▸ YOUR GOAL: Repeat the whole listing exactly as written.

▸ EXERCISE DATA:
________________________________________

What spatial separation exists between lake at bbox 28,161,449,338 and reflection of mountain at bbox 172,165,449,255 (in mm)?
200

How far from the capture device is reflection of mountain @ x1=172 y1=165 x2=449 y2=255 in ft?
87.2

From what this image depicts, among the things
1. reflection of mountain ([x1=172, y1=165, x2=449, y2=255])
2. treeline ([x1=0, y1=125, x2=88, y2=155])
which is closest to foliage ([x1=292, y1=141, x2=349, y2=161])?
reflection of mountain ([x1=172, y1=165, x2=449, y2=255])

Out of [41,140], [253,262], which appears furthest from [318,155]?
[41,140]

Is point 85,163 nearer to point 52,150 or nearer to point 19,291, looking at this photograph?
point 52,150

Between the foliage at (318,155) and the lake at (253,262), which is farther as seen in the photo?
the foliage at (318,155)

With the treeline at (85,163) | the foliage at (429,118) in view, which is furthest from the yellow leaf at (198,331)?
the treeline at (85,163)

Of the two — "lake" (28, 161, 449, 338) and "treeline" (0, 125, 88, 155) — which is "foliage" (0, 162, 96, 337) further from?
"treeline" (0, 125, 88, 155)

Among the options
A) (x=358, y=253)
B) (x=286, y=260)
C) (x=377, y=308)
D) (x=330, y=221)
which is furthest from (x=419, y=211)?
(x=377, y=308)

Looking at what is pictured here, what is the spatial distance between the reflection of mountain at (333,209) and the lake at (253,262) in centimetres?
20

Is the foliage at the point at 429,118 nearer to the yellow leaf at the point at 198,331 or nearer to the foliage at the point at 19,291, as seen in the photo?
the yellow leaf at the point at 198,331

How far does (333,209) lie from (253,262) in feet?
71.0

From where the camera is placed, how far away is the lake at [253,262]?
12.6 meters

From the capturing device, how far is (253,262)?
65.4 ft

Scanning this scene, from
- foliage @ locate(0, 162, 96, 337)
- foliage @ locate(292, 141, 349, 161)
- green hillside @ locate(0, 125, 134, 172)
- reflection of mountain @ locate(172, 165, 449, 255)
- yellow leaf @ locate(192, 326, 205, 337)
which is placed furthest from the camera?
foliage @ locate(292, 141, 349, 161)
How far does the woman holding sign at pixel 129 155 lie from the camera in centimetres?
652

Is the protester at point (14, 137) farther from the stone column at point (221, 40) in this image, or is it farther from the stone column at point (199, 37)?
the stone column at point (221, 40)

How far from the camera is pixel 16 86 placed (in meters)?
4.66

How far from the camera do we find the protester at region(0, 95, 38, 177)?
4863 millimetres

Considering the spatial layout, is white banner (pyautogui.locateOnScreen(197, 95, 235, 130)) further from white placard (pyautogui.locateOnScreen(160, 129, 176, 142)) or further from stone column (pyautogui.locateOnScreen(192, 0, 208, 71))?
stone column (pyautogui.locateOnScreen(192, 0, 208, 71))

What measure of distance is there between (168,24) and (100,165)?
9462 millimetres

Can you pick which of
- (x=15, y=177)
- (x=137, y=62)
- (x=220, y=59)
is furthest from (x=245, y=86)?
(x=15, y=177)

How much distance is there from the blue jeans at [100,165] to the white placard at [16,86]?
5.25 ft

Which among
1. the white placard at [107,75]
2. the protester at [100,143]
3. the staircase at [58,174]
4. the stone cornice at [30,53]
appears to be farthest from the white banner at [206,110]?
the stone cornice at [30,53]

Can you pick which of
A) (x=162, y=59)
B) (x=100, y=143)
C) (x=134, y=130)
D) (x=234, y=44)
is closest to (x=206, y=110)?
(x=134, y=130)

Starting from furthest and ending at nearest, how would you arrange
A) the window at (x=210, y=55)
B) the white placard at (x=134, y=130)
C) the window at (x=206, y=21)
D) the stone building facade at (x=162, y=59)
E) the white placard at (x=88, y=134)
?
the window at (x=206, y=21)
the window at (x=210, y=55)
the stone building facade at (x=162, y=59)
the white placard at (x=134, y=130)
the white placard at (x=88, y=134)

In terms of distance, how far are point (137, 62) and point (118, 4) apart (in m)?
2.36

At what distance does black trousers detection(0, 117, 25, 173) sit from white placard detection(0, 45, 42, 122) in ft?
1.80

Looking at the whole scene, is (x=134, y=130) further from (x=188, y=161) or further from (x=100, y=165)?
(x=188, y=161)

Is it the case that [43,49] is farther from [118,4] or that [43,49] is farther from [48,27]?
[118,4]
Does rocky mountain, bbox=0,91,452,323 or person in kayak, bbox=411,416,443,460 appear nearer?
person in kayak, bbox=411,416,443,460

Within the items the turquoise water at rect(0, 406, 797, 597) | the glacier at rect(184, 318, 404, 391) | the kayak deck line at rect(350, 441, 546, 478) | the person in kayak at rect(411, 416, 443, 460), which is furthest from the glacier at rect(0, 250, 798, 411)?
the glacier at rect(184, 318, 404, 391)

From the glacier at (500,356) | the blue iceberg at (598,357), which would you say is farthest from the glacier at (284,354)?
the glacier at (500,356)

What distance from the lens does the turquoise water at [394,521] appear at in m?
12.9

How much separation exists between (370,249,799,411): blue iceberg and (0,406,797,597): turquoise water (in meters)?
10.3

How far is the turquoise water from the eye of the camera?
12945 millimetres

________________________________________

▸ COMPLETED TASK:
What spatial separation exists between lake at bbox 28,161,449,338 and reflection of mountain at bbox 172,165,449,255 (in mm)?
200

How far from the capture device is reflection of mountain @ x1=172 y1=165 x2=449 y2=255 in ft?
87.2

From what this image depicts, among the things
1. reflection of mountain ([x1=172, y1=165, x2=449, y2=255])
2. treeline ([x1=0, y1=125, x2=88, y2=155])
which is closest to foliage ([x1=292, y1=141, x2=349, y2=161])?
reflection of mountain ([x1=172, y1=165, x2=449, y2=255])

Out of [41,140], [253,262], which appears furthest from [318,155]?
[41,140]

Is point 85,163 nearer to point 52,150 or nearer to point 19,291, looking at this photograph?
point 52,150

Between the foliage at (318,155) and the lake at (253,262), which is farther as seen in the photo?
the foliage at (318,155)

With the treeline at (85,163) | the foliage at (429,118) in view, which is furthest from the yellow leaf at (198,331)?
the treeline at (85,163)

Of the two — "lake" (28, 161, 449, 338) and "treeline" (0, 125, 88, 155) — which is "foliage" (0, 162, 96, 337) further from?
"treeline" (0, 125, 88, 155)

Among the options
A) (x=358, y=253)
B) (x=286, y=260)
C) (x=377, y=308)
D) (x=330, y=221)
which is furthest from (x=419, y=211)?
(x=377, y=308)

Looking at what is pictured here, what is the spatial distance between the reflection of mountain at (333,209) and the lake at (253,262) in centimetres?
20

Is the foliage at the point at 429,118 nearer to the yellow leaf at the point at 198,331 or nearer to the foliage at the point at 19,291, as seen in the photo?
the yellow leaf at the point at 198,331

How far does (333,209) lie from (253,262) in feet?
71.0

From where the camera is placed, how far away is the lake at [253,262]?
12.6 meters

From the capturing device, how far is (253,262)?
65.4 ft

Scanning this scene, from
- foliage @ locate(0, 162, 96, 337)
- foliage @ locate(292, 141, 349, 161)
- green hillside @ locate(0, 125, 134, 172)
- reflection of mountain @ locate(172, 165, 449, 255)
- yellow leaf @ locate(192, 326, 205, 337)
which is placed furthest from the camera?
foliage @ locate(292, 141, 349, 161)
How far does the woman holding sign at pixel 129 155 lie from the camera in centimetres?
652

Is the protester at point (14, 137) farther from the stone column at point (221, 40) in this image, or is it farther from the stone column at point (199, 37)?
the stone column at point (221, 40)

How far from the camera is pixel 16 86 placed (in meters)?
4.66

How far from the camera do we find the protester at region(0, 95, 38, 177)?
4863 millimetres

Considering the spatial layout, is white banner (pyautogui.locateOnScreen(197, 95, 235, 130)) further from white placard (pyautogui.locateOnScreen(160, 129, 176, 142)) or further from stone column (pyautogui.locateOnScreen(192, 0, 208, 71))?
stone column (pyautogui.locateOnScreen(192, 0, 208, 71))

What measure of distance is there between (168,24) and (100,165)?
9462 millimetres

Can you pick which of
- (x=15, y=177)
- (x=137, y=62)
- (x=220, y=59)
is furthest from (x=245, y=86)?
(x=15, y=177)

How much distance is there from the blue jeans at [100,165] to the white placard at [16,86]?
5.25 ft

Which among
1. the white placard at [107,75]
2. the protester at [100,143]
3. the staircase at [58,174]
4. the stone cornice at [30,53]
appears to be farthest from the white banner at [206,110]?
the stone cornice at [30,53]

Can you pick which of
A) (x=162, y=59)
B) (x=100, y=143)
C) (x=134, y=130)
D) (x=234, y=44)
is closest to (x=206, y=110)?
(x=134, y=130)

Starting from furthest and ending at nearest, how would you arrange
A) the window at (x=210, y=55)
B) the white placard at (x=134, y=130)
C) the window at (x=206, y=21)
D) the stone building facade at (x=162, y=59)
E) the white placard at (x=88, y=134)
?
the window at (x=206, y=21)
the window at (x=210, y=55)
the stone building facade at (x=162, y=59)
the white placard at (x=134, y=130)
the white placard at (x=88, y=134)

In terms of distance, how far are point (137, 62) and point (118, 4) apart (in m)?
2.36

At what distance does black trousers detection(0, 117, 25, 173) sit from white placard detection(0, 45, 42, 122) in ft?
1.80

Looking at the whole scene, is (x=134, y=130) further from (x=188, y=161) or further from (x=100, y=165)?
(x=188, y=161)

Is it the case that [43,49] is farther from [118,4] or that [43,49] is farther from [48,27]?
[118,4]
Does rocky mountain, bbox=0,91,452,323 or person in kayak, bbox=411,416,443,460 appear nearer?
person in kayak, bbox=411,416,443,460

Within the items the turquoise water at rect(0, 406, 797, 597) | the glacier at rect(184, 318, 404, 391) | the kayak deck line at rect(350, 441, 546, 478) | the person in kayak at rect(411, 416, 443, 460), which is furthest from the glacier at rect(0, 250, 798, 411)?
the glacier at rect(184, 318, 404, 391)

From the glacier at (500,356) | the blue iceberg at (598,357), which would you say is farthest from the glacier at (284,354)?
the glacier at (500,356)

What distance from the lens does the turquoise water at [394,521] appear at in m?
12.9

How much separation exists between (370,249,799,411): blue iceberg and (0,406,797,597): turquoise water (in meters)?
10.3

How far is the turquoise water from the eye of the camera?
12945 millimetres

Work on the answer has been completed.